Like many former radical critics who attain power, Branston proved a rather conservative administrator, seeing himself as the managing director of the council, and he was often photographed hobnobbing with money men and property speculators in an effort to promote (for the public benefit) the kind of developments in the town centre and elsewhere which he would no doubt once have criticised in print. He became mayor too late in life to embark on the shake-up of the borough's administrative structures which he had previously advocated.
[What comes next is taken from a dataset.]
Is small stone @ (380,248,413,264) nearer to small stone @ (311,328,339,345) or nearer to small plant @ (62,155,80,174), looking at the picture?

Branston was a witty and acerbic conversationalist, completely lacking "the embarrassment gene", as his old friend Nic Davies said. As a public speaker, he was more abrupt than might have been expected, and the abrasiveness which had served the campaigning journalist so well prevented the mayor from acting as a conciliator. He would write strong letters to the local press in rebuttal of even minor criticisms of his policies. His column in the council's monthly Bedford News (a publication he had vowed to axe before his election) was always worth reading, and in it he put the case for his pet projects with humour and persuasiveness.

The strain of the mayor's job – especially the prolonged battle with Bedfordshire county council for the status of new unitary authority, which he and the borough won – had begun to tell on Branston, who suffered a severe stroke two weeks before he died.

Richard Wildman

Frank Branston, journalist, and mayor of Bedford: born Retford, Nottinghamshire 9 May 1939; married 1968 Marlies (two daughters); died Bedford 14 August 2009.